В уши бились голоса, нашептывали:
– Ты разбойник?… Ланселот?… Ты верноподданный?… Сын?… Брат?… Покупатель кафтанов?… Приманка для мошенников, возлюбленный, человек на дороге?… Кто ты?…
– Отстаньте, господа духи! Я не желаю слушать!
– Кто ты?! КТОТЫКТОТЫКТОТЫ?
– Я…
Вся жизнь в единый миг промелькнула перед глазами Хоакина. Начиная с тех времен, когда отец пытался сделать его магом, и дальше, дальше, дальше…
Квинта-Ля видел в нем капитана разбойников.
Бизоатон Фортиссимо, его преосвященство, Дюжина решили, что он – Ланселот.
Розенмуллен ославил его честным человеком.
Тальберт считал духом перемен – и разочаровался.
Шелуха. Шелуха…
Цок-цок, цок-цок, копыта. Орда стрелков под звук подков. Проносятся вдоль дороги сосны зеленые, кусты крушины, розовые свечи иван-чая. Мчит карета на восток, везет в Град Града его преосвященство и компанию.
На козлах – могучий детина в шерстяной куртке и домотканых портках; волосы путаной паклей спускаются на плечи. Потрюхивают на бедре боевые счеты.
Когда б имел златые горы
И – ока-ока! – отмычку богов,
Меня б записали в крутейшие воры,
Поскольку красив я, умен и толков.
Варвар раскрутил над головой кнут и диким голосом заверещал:
– Арррьях-ха!
От вопля возницы сорвалось с березы воронье. Закружилось в небе, возмущенно каркая.

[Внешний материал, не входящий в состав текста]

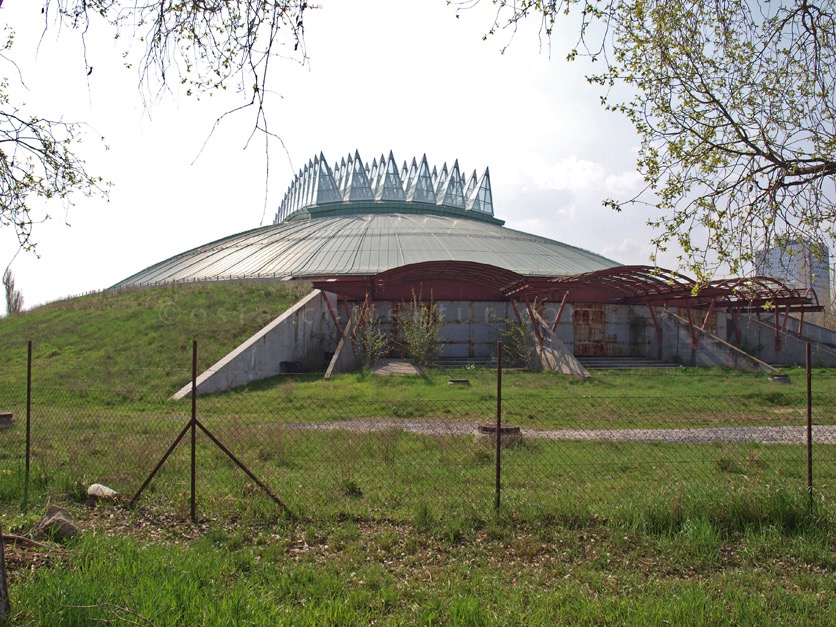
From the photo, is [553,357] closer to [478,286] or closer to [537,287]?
[537,287]

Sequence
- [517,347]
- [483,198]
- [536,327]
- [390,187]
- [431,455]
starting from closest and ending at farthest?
[431,455], [517,347], [536,327], [390,187], [483,198]

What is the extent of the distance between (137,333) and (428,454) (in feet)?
61.6

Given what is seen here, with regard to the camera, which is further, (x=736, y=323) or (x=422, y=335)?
(x=736, y=323)

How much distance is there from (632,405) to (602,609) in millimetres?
12171

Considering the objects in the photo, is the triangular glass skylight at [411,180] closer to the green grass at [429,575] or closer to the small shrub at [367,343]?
the small shrub at [367,343]

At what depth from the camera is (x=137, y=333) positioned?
25.3m

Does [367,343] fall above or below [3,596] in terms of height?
above

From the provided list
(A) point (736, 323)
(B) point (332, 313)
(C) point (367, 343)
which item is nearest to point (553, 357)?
(C) point (367, 343)

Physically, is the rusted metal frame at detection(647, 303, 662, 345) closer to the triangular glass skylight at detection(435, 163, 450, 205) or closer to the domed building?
the domed building

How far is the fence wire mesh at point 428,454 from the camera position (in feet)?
25.1

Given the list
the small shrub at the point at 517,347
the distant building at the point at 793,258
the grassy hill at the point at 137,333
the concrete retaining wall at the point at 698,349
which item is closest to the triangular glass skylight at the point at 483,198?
the concrete retaining wall at the point at 698,349

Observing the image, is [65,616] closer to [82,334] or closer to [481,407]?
[481,407]

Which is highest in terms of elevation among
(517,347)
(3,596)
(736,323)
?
(736,323)

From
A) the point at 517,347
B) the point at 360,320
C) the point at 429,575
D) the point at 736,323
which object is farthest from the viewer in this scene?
A: the point at 736,323
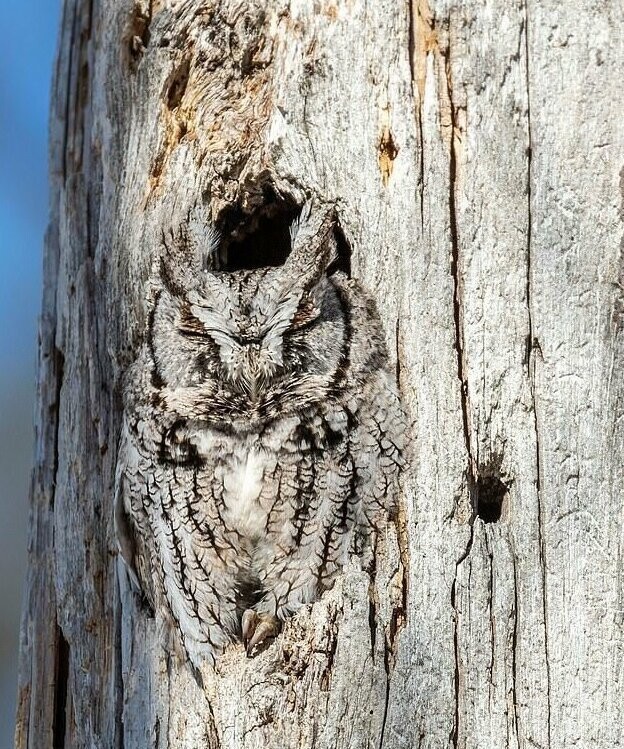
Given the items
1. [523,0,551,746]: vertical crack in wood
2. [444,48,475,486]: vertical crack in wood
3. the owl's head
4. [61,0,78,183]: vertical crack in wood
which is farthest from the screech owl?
[61,0,78,183]: vertical crack in wood

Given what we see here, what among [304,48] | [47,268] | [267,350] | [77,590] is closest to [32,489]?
[77,590]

Лошади лишь чуть резвей затрюхали да хвостами тряхнули – стараемся мол, сударь-варвар-господин.
– Имеет смысл обсудить, – деловито начал Фероче, – долевое участие в процессе обесхоакинивания Террокса.
Последние деньки выдались тяжелыми. Переговоры с доннельфамцами, политика, перетасовка войск. Шарлатан не всегда успевал переключиться с одного языка на другой.
– Уж ваше-то участие можно счесть номинальным, – ядовито отозвался Розенмуллен. – Вы нас с его преосвященством едва не ухайдакали на лыжне своей магией.
– Обжираться надо меньше. Я, между прочим, выявил Хоакина и спровоцировал его гнусную разрушительную сущность. Если бы не досадные накладки, оформил бы придворным Ланселотом. Эрастофен, это вы виноваты, что Истессо ускользнул.
Философ не ответил. Лишь глянул на шарлатана так, что у того враз пропало желание наседать с какими бы то ни было обвинениями.
– Все мы наломали дров, – примирительно заметил его преосвященство. – Великолепнейшая идея была – создать легенду о погибшем Ланселоте. И? Ваша светлость, где вы нашли того скульптора?
– …А мой побег? Заставить Ланселота бежать, раструбить по всему свету о его трусости, – поддержал Эрастофен. – Розенмуллен, ваши слуги чересчур дисциплинированны. Это ненормально и подозрительно. Верность долгу должна ограничиваться продажностью.
– Зато никто не спорил, когда я приказал людям стать вольными стрелками, – парировал Розенмуллен. – Весь город облачился в зеленые камзолы. Несмотря на то что налог на стрелковость составлял почти треть от дохода каждого.